The third story was  about  Shakira, a beautiful Siberian Husky with piercing blue eyes who disappeared from her family in Georgia five years ago. It’s unclear where she was for that five years, but she eventually was sent from a shelter in Georgia up to Harvard Illinois to a Siberian Husky rescue.  While at that shelter, she was scanned and an identification chip was found under her skin. The family back in Georgia was finally notified. The last time they had seen this beautiful dog was when she was just 1. They never knew what happened to her, but they  likely never stopped thinking about her or loving her.

So after receiving a call from the shelter that their dog was alive and well, Shakira’s human mamma drove 14 hours, straight through the night, to get her back. The reunion was swift and they turned around and headed right back home to where three children were waiting to reunite with their dog.

Wow!

Where was she all that time? Why was she not scanned by the shelter in Georgia five years ago? Or, if she was not at the shelter all that time, where was she? And how did a shelter in Harvard Illinois, more than 700 miles away from Georgia, get involved anyway?

Many questions went unanswered because the dog and her owner left so quickly after their reunion and Shakira’s owner never returned my calls for the story.

But on the important side, the family is reunited. In the photos provided by the McHenry County shelter,  the dog looked beautiful, healthy and her human mamma, she looked so happy, relieved, and well, tired.(story and photos on-line at ChicagoTribune.com)

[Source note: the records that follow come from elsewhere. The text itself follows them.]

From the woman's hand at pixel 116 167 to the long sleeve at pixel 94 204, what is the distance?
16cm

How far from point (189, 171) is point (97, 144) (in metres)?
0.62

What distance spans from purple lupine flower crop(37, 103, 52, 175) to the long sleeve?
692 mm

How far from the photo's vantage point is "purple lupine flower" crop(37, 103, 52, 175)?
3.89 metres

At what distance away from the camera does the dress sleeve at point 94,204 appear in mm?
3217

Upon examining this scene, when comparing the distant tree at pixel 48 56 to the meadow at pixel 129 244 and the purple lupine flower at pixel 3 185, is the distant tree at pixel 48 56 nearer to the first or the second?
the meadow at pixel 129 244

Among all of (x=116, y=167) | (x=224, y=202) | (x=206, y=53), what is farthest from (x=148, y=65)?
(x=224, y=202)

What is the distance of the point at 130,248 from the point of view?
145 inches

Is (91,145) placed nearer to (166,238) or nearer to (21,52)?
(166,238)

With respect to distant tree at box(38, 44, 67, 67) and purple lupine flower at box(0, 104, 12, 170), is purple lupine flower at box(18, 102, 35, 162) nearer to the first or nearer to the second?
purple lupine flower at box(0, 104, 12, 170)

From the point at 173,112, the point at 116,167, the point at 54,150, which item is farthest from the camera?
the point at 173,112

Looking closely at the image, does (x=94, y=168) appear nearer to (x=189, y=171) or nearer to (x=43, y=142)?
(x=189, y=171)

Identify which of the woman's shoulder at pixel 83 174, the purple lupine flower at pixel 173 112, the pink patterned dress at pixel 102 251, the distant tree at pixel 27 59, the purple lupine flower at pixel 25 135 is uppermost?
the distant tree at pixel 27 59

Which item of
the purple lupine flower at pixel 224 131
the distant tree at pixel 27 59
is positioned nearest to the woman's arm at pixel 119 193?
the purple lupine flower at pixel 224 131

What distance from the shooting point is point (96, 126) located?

Again, what was learned, what was observed here in this last week?

Well, first off, I can say that I for sure, without  a doubt, have the very best working conditions, the most attentive and loyal assistants.

When a human loved one or a pet gets cancer we want to know why. We need to feel that we are  doing what ever we can to learn how to save them. We fund studies, create organizations, participate in walks, to find the answers as to “why” and learn “how” can we fix them.

When we really love another person– or a pet– so much, we want to learn everything there is to know about them. We want to know how best to care for them and keep them with us for as long as possible.

There is no love like the love a parent has for her child —or for her pets. As if a child were lost to us, emotionally or physically, when a dog is lost, no matter how long he or she is away, or how far they travel, they never stop being part of our family.

And  when we love a pet so much -as we love our two-legged children- and suffer their loss only to learn they are still in this world with us, there is no distance too far to travel to retrieve that little furry piece of our heart.

Let’s see what this week’s news brings. See you next Monday!